I think about the work that people have done around organizational culture-- models of healthy organizational cultures or capacity building. But you are at the end of the day talking about the currency of relationships. What you're really trying to get people to do is figure out how to be healthy and be in a healthy relationships with each other to that end to achieve liberation and equity.

Emanuel:

One of the things that came to mind was people's deep commitment to hospitality. [When] people walked into spaces and organizations and offices, there was always a receptionist, right? Somebody to receive you at the door. "Hi, how are you? Can I offer you a glass of water? We got these little peanut snacks." For most social justice organizations that I've worked with, I've been able to use those very basic things that they do to show people that they are in a safe place to say, "Okay, how do we take it up a notch? How do we translate [that welcoming space] to our onboarding staff procedures? How does that translate to what you want to do bigger, what you want to do for your staff, or what you want to do in connection with other organizations in your community?" To be able to take those very basic elements of hospitality and care, and just keep applying them in different situations and scenarios has been very helpful.

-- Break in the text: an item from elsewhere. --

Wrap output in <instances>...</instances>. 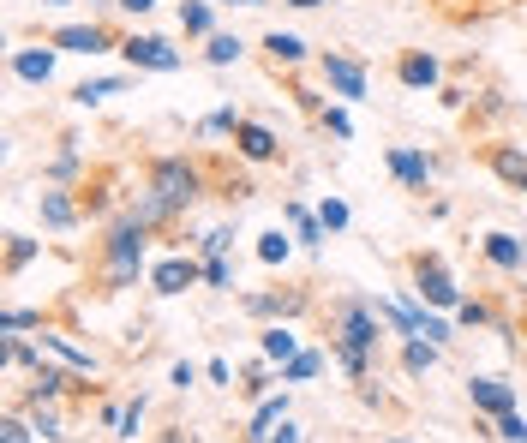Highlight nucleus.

Melanie: what do you wish funders understood about Healing Justice, about what it is and what it isn't?

Omisade

This is a model that should be given leeway and space for people to adapt it and figure out how they're going to integrate it into their work. But you can't invisibilize its origin story. [The framework for] Healing Justice was intentionally co-created by Black, Southern, queer folk. So with the adoption of it, the adaption of it, the integration of it, you have to hold the core of the origin story with reverence, respect and with transparency. Also, Healing Justice is a practice and a commitment. It is not a one-off. So if you think it's a one-off and you can dabble in it, then you don't understand what it is.

Emanuel:

It is something that philanthropists themselves need to be engaged in in a deep collective way with each other, where they too are practicing the intimacy of what it means to give money and speaking how vulnerable of a process that is for them.

I would say that healing justice is very much in alignment with a reparatory framework. This is what should have been the whole time that this sector began, right? We should have always been offering people more than just money to respond to the systemic oppression people are experiencing. We should have always been doing this.